When it comes to purchasing high-value items such as cars, electronics, or even furniture, many consumers choose to opt for a hire-purchase agreement. This type of agreement allows individuals to pay for their purchases over time, making it easier to afford expensive items without having to pay the full cost upfront.
However, not everyone is aware of their statutory rights as a hirer under a hire-purchase agreement. To help you understand your legal rights as a consumer, we’ve compiled a comprehensive guide to the statutory rights of hirer under hire purchase agreement.
Under the Consumer Credit Act 1974, all hire-purchase agreements are required to include a specific set of statutory rights, which are designed to protect the rights of the consumer. These include:
1. Right to terminate the agreement
As a hirer, you have the right to terminate your hire-purchase agreement at any time before the final payment is due, without having to pay any additional fees or charges. This right is in place to protect consumers in case they are unable to continue making payments on their purchases.
2. Right to early settlement
If you want to pay off your hire-purchase agreement early, you have the right to do so. The lender is required to provide you with a statement showing the original amount of credit, the amount paid, and the current amount outstanding. If you decide to settle early, you may be entitled to a rebate of interest.
3. Right to return the goods
If you have paid off at least one-third of the total amount payable under your hire-purchase agreement, you have the right to return the goods without any further liability. However, you may be liable for any damage to the goods or any missing parts.
4. Right to repair or replacement
If the goods you have purchased under a hire-purchase agreement are faulty, you have the right to have them repaired or replaced. The lender is responsible for covering the cost of repairs or replacements, up to a certain point.
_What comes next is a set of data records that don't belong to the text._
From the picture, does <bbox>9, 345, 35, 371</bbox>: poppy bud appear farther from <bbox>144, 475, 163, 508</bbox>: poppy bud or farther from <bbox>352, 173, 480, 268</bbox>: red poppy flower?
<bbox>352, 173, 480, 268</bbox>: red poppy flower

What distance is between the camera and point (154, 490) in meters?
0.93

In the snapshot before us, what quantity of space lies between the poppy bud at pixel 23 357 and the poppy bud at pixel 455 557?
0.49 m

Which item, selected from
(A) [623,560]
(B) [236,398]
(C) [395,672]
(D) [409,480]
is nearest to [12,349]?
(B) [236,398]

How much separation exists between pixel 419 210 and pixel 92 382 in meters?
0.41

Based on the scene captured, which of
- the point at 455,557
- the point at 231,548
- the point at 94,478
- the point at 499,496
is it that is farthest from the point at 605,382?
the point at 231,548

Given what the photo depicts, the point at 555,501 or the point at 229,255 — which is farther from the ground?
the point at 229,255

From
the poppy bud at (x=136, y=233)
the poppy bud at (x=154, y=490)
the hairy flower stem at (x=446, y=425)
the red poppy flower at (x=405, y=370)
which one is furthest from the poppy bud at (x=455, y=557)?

5. Right to receive a copy of the agreement
Under the Consumer Credit Act 1974, all hirers are entitled to receive a copy of the hire-purchase agreement. This document should outline all of the terms and conditions of the agreement, including the total amount payable, interest rates, and any additional charges.
By understanding your statutory rights under a hire-purchase agreement, you can protect yourself as a consumer and ensure that you are not taken advantage of by lenders. If you have any questions or concerns about your hire-purchase agreement, it is always best to seek advice from a legal professional.